К огромному облегчению Эмилии — она никогда толком не умела врать, — ей не пришлось обосновывать свое право остаться в Японии. Когда князь Гэндзи объявил, что они переезжают из Эдо в Акаоку, его княжество, находящееся на острове Сикоку, он просто счел само собой разумеющимся, что Эмилия и Мэттью едут с ним.
И вот теперь она путешествовала вместе с утонченным молодым князем. Мэттью и госпожа Хэйко уехали в другую сторону. Дядя князя, Сигеру, вернулся по их следам. Хидё остался у перекрестья. Хотя никто об этом не говорил, ясно было, что японцев беспокоит возможная погоня. А что означал обстрел с моря? Неужто кто-то из империй-преступников — Британия или Франция, или даже Россия — напали на Японию, чтоб сделать ее своей колонией? Эмилия была уверена, что Соединенные Штаты не могут быть причастны к столь аморальным действиям. Америка сама некогда была колонией и терпеть не могла, когда кто-то пытается подчинить независимые народы. Да, Америка одобрила политику открытых дверей, позволяющую всем народам беспрепятственно общаться меж собой, и не признавала притязаний империй на якобы законно принадлежащие им сферы влияния. Эмилия хорошо помнила, как это объяснял Зефания. Наверно, теперь ей следует снова называть его не Зефанией, а мистером Кромвелем. Царствие ему Небесное.
В долине было не так холодно, как наверху, в горах. Утром они свернули на юго-запад. Эмилия определила это по солнцу. Они ехали по тропе вдоль мелкого ручья; течение было таким быстрым, что ручей не замерзал до конца. Снег местами слежался в плотную корку, и теперь эта корка похрустывала под копытами лошадей.
А как по-вашему будет снег? — поинтересовалась Эмилия.
Юки.
Юки. Красивое слово.
Если нам придется задержаться здесь, оно перестанет казаться вам красивым, — сказал князь Гэндзи. — Здесь неподалеку есть небольшая хижина. Скромный приют — но все лучше ночевки под открытым небом.
Я выросла на ферме; я привычна к скромности и простоте.
Гэндзи весело улыбнулся.
Представляю себе! А что вы выращивали?
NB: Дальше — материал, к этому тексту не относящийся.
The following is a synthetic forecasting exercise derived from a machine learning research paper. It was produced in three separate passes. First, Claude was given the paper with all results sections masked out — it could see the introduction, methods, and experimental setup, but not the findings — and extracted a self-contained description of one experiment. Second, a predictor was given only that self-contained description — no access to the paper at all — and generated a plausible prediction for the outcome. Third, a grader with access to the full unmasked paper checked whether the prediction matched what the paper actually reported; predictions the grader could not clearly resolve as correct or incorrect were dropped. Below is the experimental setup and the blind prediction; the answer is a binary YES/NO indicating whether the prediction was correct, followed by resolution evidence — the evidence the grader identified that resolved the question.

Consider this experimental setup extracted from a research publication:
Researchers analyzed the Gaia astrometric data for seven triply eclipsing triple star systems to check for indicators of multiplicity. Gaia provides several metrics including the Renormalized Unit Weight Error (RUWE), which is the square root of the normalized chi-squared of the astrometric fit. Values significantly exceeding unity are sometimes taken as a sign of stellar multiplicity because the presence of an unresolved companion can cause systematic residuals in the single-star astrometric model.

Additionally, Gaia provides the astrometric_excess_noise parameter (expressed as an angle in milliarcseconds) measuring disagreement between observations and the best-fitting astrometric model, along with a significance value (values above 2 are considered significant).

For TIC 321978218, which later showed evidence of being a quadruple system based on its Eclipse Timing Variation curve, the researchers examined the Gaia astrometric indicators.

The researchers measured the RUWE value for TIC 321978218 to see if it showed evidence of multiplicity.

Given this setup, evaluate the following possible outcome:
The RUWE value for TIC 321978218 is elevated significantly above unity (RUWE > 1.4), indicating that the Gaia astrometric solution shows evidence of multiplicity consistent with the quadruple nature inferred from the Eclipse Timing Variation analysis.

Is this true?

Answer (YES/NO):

Думаю, не рис!
Мы выращивали яблоки. — Эмилия ненадолго умолкла, вспоминая счастливые годы детства, своего красивого отца, красавицу-мать, милых младших братьев… А больше она ничего не стала вспоминать, чтоб не позволить недавнему прошлому отравить ее былое счастье. — Рисовые плантации и сад ничуть не схожи между собою. Однако же, мне кажется, что самая суть работы земледельца повсюду одинакова, что бы он ни выращивал. Он всегда зависит от времен года и превратностей погоды, и это главное.
Превратностей?
Превратности — неожиданные изменения. Единственное число — превратность.
Ага. Превратность. Спасибо.
Он запомнит это слово. До сих пор он запоминал каждое новое слово, которое сообщала ему Эмилия. Его способности произвели на девушку глубокое впечатление.
Вы быстро учитесь, князь Гэндзи. За эти три недели ваше произношение заметно улучшилось и словарь расширился.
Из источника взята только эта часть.